Work to complete — No pictures go into the copy. Write out every line below exactly.

Working data —
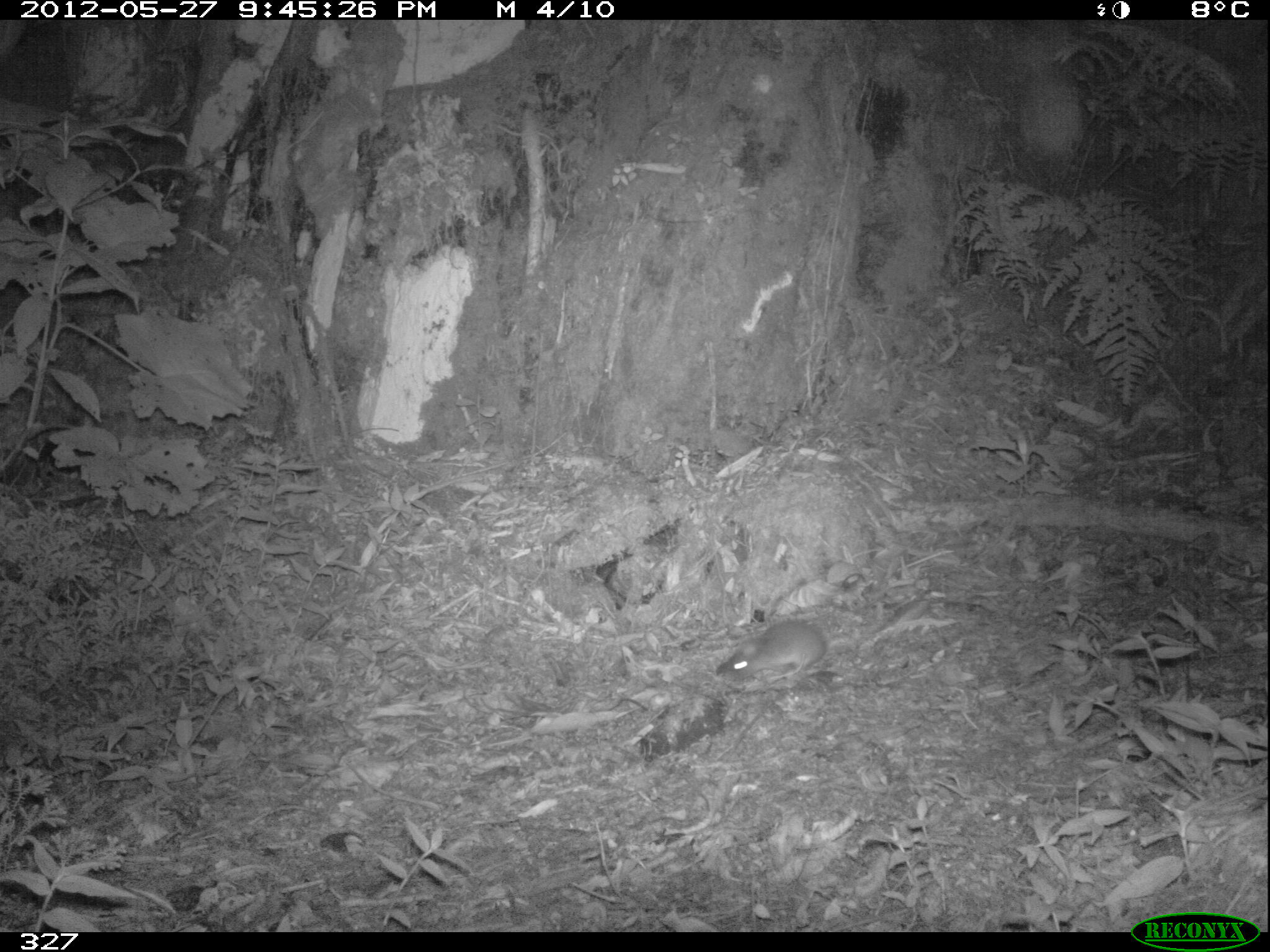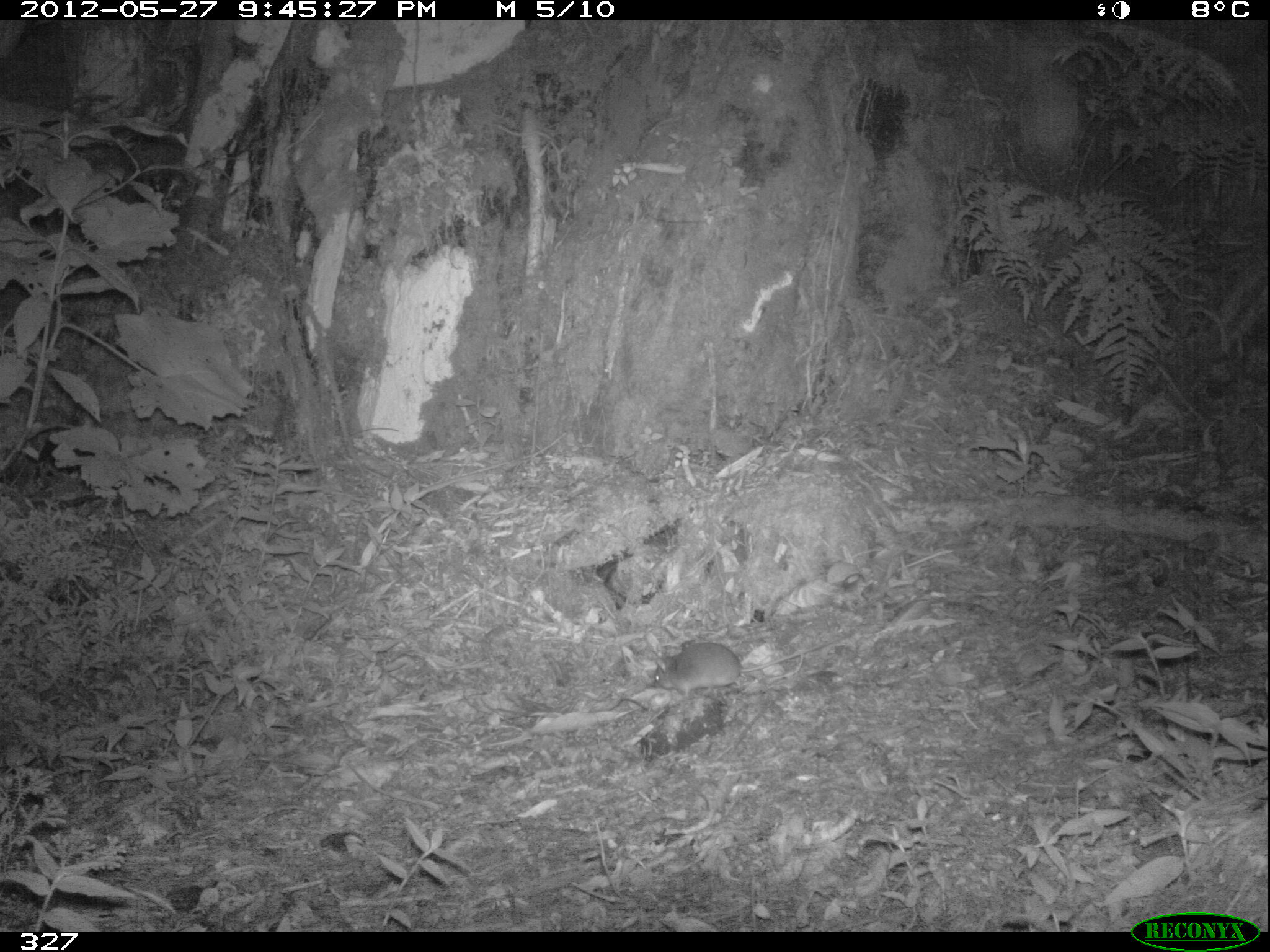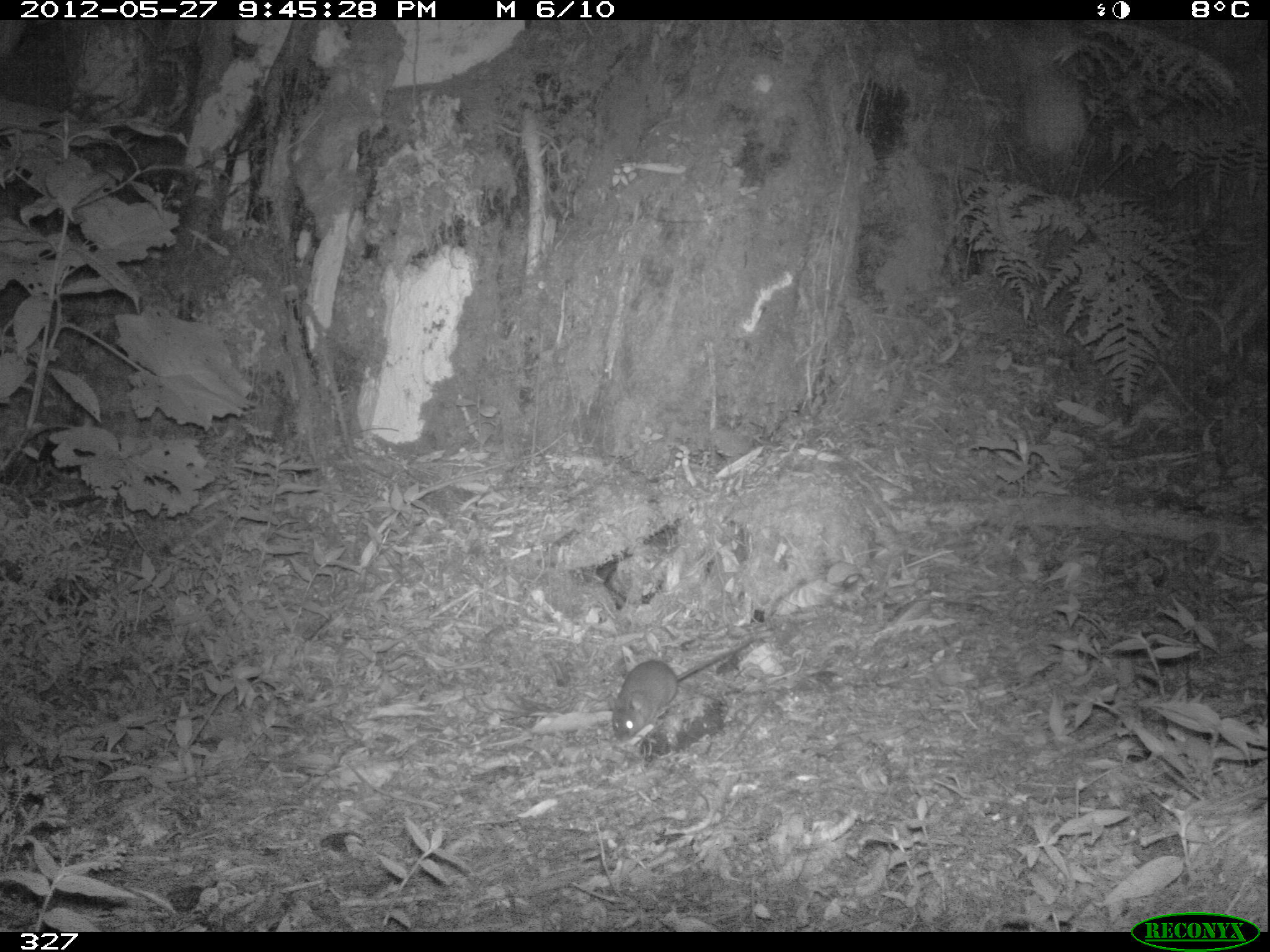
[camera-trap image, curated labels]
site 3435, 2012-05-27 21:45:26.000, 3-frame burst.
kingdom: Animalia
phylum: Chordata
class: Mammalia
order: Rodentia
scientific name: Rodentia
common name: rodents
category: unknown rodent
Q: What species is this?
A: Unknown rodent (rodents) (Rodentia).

Result —
[camera-trap image, curated labels]
site 3435, 2012-05-27 21:45:26.000, 3-frame burst.
kingdom: Animalia
phylum: Chordata
class: Mammalia
order: Rodentia
scientific name: Rodentia
common name: rodents
category: unknown rodent
Q: What species is this?
A: Unknown rodent (rodents) (Rodentia).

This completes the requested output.